Writing in an August 3 article in the journal Science Translational Medicine, the researchers published their results for the hydrogel which is designed to be injected into the brain cavity left behind by the excised tumor, filling the cavity and slowly releasing the medicine into the surrounding tissue to promote a cancer-killing immune response.

As the researchers point out in their article, glioblastoma multiforme (GBM) has a high rate of recurrence, which is in large part due to the fact that surgeons can't always remove every bit of residual tumor or glioma stem cells (GSCs) in the brain.

To target these cells, researchers developed the cavity-injectable hydrogel that contains GSC-targeting nanoparticles able to create chimeric antigen receptor (CAR) macrophages, essentially engineering the immune cells to target and kill any lingering glioma stem cells. The nanoparticles engineer the macrophages to target a glycoprotein called CD133, a marker for cancer stem cells, while a CD47 antibody blocks a "don't-eat-me" signal to promote macrophages to recognize the cancer cells.

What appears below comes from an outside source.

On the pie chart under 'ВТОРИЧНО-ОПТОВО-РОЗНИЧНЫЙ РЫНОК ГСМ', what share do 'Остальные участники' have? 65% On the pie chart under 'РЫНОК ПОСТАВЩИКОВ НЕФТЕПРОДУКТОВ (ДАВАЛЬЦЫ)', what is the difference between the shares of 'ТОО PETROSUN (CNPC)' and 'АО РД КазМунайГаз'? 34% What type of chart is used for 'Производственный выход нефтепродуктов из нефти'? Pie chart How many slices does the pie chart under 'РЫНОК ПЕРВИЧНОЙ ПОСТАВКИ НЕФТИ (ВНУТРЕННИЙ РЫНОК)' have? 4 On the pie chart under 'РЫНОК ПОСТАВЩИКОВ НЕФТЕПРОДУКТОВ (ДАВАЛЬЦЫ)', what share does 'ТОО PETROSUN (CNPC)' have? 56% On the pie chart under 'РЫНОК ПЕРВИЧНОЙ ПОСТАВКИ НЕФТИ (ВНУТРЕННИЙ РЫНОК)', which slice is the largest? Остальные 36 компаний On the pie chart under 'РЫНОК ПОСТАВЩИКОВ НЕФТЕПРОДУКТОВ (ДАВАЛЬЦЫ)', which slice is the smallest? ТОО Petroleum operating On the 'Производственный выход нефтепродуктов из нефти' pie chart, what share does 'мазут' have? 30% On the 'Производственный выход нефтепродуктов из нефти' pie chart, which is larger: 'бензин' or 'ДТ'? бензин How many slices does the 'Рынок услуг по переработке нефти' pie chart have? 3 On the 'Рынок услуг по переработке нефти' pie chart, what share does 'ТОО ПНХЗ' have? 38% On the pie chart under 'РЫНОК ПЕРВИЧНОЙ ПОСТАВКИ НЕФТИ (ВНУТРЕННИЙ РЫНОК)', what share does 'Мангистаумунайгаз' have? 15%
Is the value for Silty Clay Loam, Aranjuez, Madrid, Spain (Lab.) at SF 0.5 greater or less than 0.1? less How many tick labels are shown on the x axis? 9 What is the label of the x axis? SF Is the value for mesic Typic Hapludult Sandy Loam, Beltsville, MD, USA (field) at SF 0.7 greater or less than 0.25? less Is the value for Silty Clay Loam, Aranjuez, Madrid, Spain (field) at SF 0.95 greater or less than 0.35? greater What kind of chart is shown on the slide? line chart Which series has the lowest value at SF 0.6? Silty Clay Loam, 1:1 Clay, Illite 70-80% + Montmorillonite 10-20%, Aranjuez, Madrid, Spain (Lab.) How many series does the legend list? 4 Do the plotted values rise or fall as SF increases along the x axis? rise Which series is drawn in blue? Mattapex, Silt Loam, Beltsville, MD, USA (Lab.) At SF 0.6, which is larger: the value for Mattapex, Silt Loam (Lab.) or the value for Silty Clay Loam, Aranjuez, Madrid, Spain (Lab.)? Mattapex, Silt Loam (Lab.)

According to the article's authors, their work shows that the injection of hydrogel into preclinical humanized mouse models "generate CAR macrophages in the resection cavity and prevent postoperative relapse" providing a "promising treatment for patients with GBM" that warrants further clinical study.

"It provides hope for preventing glioblastoma relapse," Quanyin Hu, PhD, an assistant professor in the University of Wisconsin-Madison School of Pharmacy's Pharmaceutical Sciences Division, said in an August 8 statement. "We prove that it can actually eradicate these glioma stem cells, which can eventually prevent the glioblastoma from coming back. We can significantly improve survival."

According to the National Brain Tumor Society, the five-year survival rate for glioblastoma patients is just 6.8% and the average length of survival is estimated to be only 12 to 18 months.

Going forward, Hu's Cell-Inspired Personalized Therapeutic Lab plans to test the hydrogel in larger animal models and to monitor long-term efficacy and toxicity beyond the four- to six-month period his team previously studied.

Separately, the researchers tested the gel on mouse models of several cancers and found that it effectively kept in check tumors that are known to respond well to this kind of immune therapy, such as CT26 colon cancers. However, the gel also worked well against B16F10 melanomas, S180 sarcomas, and 4T1 triple negative breast cancers. Their findings were published on April 6 in the journal Nature Communications.